Dataset Types and Common Configurations

Table Dataset

// Basic table dataset
Map<String, String> tableProperties = Map.of(
    "schema", "key:STRING,value:STRING,timestamp:LONG"
);
DatasetInstanceConfiguration tableConfig = new DatasetInstanceConfiguration(
    "table", tableProperties, "Key-value table"
);

// Table with row key template
Map<String, String> complexTableProperties = Map.of(
    "schema", "user_id:STRING,session_id:STRING,event_type:STRING,data:STRING",
    "table.rowkey.template", "%s:%s", // user_id:session_id
    "table.rowkey.separator", ":"
);

FileSet Dataset

// Basic file set
Map<String, String> fileSetProperties = Map.of(
    "basePath", "/data/files",
    "explore.enabled", "true"
);
DatasetInstanceConfiguration fileSetConfig = new DatasetInstanceConfiguration(
    "fileSet", fileSetProperties, "File storage"
);

// Partitioned file set
Map<String, String> partitionedFileSetProperties = Map.of(
    "basePath", "/data/partitioned",
    "partitioning", "field:year INT, field:month INT, field:day INT",
    "explore.enabled", "true",
    "explore.format", "parquet"
);
DatasetInstanceConfiguration partitionedFileSetConfig = new DatasetInstanceConfiguration(
    "partitionedFileSet", partitionedFileSetProperties, "Partitioned data files"
);

Time-Partitioned FileSet

// Time-partitioned file set with hourly partitions
Map<String, String> timePartitionedProperties = Map.of(
    "basePath", "/data/time-series",
    "partitioning.time.format", "yyyy-MM-dd/HH",
    "explore.enabled", "true",
    "explore.format", "avro",
    "schema", "timestamp:LONG,sensor_id:STRING,value:DOUBLE,quality:STRING"

....

◆ SHORT TASK 1:
Rewrite the bounding-box listing from its first line through the line containing "[412,423,489,475]", keeping the requests, and shift every box coordinate up by 80.
The dataset configuration excerpt above has no connection to the listing that comes next.

(Bounding-box records)

....

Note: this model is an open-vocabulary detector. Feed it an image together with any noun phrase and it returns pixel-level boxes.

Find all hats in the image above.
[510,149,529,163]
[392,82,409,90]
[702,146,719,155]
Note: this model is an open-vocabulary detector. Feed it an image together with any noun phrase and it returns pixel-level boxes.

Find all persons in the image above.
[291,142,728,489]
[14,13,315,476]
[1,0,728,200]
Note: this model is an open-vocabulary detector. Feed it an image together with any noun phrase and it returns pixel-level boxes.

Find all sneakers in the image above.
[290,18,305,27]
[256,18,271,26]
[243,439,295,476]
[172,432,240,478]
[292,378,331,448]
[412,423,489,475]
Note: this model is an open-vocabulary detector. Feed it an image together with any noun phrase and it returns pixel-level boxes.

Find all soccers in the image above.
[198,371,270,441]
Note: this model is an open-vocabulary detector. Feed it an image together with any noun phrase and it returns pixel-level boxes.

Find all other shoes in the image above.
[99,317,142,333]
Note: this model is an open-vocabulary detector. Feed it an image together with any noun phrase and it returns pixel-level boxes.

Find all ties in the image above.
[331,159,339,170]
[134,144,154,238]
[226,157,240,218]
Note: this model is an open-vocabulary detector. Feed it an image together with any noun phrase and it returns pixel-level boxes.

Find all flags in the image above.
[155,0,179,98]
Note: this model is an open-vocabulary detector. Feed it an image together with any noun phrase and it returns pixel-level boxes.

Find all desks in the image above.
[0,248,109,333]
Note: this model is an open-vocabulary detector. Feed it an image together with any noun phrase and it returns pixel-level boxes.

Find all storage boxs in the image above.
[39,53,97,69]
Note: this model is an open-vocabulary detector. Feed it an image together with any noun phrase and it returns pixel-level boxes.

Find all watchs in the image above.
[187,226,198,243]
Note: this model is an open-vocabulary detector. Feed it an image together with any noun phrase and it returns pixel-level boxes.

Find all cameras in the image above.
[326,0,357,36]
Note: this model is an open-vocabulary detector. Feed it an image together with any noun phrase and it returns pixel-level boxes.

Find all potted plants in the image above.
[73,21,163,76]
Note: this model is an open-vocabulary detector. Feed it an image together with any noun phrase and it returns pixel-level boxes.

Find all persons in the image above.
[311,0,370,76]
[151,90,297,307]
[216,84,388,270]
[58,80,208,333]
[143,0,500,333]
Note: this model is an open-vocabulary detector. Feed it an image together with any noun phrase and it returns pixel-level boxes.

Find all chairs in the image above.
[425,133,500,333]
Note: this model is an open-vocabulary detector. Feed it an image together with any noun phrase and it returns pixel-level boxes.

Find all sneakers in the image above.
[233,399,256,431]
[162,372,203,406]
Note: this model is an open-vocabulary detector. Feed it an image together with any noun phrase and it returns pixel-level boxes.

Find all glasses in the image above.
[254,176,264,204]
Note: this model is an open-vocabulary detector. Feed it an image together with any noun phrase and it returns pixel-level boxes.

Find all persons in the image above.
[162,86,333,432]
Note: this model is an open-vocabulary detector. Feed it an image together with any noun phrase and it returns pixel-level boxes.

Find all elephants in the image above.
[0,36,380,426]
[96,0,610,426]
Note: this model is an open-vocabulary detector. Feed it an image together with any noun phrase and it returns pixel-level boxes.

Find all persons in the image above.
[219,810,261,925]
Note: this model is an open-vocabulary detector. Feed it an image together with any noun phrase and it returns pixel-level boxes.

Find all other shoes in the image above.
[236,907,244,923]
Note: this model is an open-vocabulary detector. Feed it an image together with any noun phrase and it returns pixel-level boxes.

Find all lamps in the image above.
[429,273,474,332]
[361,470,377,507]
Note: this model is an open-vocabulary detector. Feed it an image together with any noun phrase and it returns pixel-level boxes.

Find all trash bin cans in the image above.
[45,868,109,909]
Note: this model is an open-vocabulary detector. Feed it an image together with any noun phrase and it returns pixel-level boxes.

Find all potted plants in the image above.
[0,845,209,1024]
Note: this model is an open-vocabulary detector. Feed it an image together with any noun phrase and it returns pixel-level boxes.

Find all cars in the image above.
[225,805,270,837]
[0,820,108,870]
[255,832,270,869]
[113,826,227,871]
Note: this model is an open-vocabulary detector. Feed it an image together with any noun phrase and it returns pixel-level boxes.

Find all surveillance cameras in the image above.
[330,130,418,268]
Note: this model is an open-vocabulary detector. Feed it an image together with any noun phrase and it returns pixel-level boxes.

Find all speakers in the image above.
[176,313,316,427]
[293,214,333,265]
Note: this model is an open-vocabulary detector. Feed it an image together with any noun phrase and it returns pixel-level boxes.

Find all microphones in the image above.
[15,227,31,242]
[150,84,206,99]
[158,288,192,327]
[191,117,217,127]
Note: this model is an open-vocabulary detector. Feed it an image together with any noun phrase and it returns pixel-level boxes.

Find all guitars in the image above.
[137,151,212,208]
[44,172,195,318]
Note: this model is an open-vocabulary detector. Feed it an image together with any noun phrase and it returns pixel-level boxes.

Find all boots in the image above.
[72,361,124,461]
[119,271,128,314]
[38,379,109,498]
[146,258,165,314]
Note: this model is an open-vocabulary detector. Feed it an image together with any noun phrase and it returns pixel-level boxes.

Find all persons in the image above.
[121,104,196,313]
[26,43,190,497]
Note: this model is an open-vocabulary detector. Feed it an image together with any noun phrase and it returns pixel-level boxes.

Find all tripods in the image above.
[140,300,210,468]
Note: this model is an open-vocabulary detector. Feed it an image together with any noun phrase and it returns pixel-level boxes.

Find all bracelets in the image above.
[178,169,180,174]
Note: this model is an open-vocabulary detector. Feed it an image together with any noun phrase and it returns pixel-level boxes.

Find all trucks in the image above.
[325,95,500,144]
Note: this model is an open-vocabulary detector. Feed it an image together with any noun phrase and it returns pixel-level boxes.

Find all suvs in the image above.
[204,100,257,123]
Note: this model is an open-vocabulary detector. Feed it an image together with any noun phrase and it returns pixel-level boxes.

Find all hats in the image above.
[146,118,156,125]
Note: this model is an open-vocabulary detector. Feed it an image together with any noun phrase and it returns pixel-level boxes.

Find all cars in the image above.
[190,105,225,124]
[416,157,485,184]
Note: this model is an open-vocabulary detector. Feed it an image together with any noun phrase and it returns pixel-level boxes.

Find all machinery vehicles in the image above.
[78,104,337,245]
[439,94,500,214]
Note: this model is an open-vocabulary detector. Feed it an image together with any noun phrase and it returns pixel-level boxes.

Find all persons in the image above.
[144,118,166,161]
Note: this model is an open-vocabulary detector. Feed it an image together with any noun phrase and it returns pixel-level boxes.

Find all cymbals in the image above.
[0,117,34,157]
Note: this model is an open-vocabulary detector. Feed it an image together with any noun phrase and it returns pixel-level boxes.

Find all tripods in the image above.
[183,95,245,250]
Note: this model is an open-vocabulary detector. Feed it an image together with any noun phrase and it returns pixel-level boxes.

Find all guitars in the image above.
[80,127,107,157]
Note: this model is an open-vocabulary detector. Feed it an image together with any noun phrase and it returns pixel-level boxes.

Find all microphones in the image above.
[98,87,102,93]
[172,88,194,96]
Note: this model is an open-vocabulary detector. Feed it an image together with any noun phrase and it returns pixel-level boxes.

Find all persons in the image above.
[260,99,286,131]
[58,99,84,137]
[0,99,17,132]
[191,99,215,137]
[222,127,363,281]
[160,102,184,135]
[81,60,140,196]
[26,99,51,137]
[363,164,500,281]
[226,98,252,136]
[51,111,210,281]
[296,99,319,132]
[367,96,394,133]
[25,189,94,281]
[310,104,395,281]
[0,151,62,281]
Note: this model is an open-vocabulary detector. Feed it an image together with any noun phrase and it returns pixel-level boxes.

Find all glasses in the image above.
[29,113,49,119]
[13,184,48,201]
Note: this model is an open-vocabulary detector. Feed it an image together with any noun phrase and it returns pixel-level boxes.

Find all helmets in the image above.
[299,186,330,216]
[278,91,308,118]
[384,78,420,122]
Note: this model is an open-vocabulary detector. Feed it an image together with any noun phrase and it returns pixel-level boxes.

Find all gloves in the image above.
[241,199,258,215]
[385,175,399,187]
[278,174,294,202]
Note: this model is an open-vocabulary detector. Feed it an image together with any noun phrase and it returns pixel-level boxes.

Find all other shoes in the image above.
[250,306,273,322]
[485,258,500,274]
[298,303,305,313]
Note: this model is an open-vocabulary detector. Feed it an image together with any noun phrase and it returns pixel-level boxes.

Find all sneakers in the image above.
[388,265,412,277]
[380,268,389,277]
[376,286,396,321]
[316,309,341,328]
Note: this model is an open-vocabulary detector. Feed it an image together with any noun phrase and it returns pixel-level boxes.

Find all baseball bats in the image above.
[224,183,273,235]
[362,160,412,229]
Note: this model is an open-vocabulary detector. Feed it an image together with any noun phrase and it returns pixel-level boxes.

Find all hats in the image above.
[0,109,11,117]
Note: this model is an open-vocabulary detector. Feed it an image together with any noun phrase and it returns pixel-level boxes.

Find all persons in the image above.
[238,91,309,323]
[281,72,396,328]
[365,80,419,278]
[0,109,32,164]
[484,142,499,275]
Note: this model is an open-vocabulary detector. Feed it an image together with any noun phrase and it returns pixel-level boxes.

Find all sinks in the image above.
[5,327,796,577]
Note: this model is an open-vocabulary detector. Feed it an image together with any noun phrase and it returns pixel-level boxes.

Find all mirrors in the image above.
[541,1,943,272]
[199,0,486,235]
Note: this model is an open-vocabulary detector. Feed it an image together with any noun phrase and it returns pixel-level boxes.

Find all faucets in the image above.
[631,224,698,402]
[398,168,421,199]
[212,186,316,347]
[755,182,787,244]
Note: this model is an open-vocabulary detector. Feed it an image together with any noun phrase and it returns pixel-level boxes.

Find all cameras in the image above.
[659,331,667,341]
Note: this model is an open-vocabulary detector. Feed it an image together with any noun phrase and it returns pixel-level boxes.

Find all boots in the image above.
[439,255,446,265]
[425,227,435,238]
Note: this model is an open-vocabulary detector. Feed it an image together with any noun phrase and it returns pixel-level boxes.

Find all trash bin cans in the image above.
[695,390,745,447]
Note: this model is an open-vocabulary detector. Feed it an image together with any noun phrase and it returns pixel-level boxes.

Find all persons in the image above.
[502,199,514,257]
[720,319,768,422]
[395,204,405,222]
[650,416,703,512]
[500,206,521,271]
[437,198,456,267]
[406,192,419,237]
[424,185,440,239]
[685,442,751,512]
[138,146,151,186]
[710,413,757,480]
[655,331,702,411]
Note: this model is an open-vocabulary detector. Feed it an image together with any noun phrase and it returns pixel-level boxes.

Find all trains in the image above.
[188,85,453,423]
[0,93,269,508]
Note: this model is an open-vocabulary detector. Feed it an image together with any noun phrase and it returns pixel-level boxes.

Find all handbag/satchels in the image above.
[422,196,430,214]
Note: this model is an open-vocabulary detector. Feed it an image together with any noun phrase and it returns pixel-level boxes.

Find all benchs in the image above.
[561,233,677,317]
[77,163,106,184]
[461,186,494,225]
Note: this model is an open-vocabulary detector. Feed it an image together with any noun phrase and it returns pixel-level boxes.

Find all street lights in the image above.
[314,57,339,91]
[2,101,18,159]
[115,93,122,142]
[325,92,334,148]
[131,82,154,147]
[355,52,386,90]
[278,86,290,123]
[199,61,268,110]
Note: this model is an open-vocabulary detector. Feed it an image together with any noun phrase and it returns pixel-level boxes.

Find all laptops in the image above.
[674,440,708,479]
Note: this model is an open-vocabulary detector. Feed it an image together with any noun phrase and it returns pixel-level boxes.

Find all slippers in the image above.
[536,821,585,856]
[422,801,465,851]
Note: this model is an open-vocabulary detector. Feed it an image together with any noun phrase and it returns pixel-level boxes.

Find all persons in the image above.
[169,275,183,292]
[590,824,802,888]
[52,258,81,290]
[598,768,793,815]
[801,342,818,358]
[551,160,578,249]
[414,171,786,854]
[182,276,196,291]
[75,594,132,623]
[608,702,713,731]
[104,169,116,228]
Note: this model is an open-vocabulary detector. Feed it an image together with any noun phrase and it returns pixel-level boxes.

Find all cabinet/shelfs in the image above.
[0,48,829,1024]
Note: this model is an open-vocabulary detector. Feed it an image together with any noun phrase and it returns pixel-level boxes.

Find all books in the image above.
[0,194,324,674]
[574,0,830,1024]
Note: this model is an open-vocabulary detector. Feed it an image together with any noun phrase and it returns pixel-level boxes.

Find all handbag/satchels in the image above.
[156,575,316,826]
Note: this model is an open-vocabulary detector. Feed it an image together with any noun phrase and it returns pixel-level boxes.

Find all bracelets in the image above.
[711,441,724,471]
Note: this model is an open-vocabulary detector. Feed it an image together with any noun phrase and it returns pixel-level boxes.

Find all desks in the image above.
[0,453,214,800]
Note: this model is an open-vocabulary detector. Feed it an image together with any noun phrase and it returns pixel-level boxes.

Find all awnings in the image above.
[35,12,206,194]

....

◆ SHORT TASK 2:
Using the dataset configuration excerpt, decide whether each statement is true: (a) The basic file set uses /data/files as its base path. (b) The partitioned file set sets its explore format to avro. (c) The time-partitioned file set uses hourly partitions. Answer yes or no for each, quoting the deciding words.

◆ EXERCISE RESPONSE 1:
Note: this model is an open-vocabulary detector. Feed it an image together with any noun phrase and it returns pixel-level boxes.

Find all hats in the image above.
[590,229,609,243]
[472,162,489,170]
[782,226,799,235]
Note: this model is an open-vocabulary detector. Feed it an image together with any noun phrase and it returns pixel-level boxes.

Find all persons in the image above.
[371,222,808,569]
[94,93,395,556]
[81,80,808,280]
Note: this model is an open-vocabulary detector. Feed it an image together with any noun phrase and it returns pixel-level boxes.

Find all sneakers in the image above.
[370,98,385,107]
[336,98,351,106]
[323,519,375,556]
[252,512,320,558]
[372,458,411,528]
[492,503,569,555]

◆ EXERCISE RESPONSE 2:
(a) Yes: "basePath", "/data/files"
(b) No: "explore.format", "parquet"
(c) Yes: "Time-partitioned file set with hourly partitions"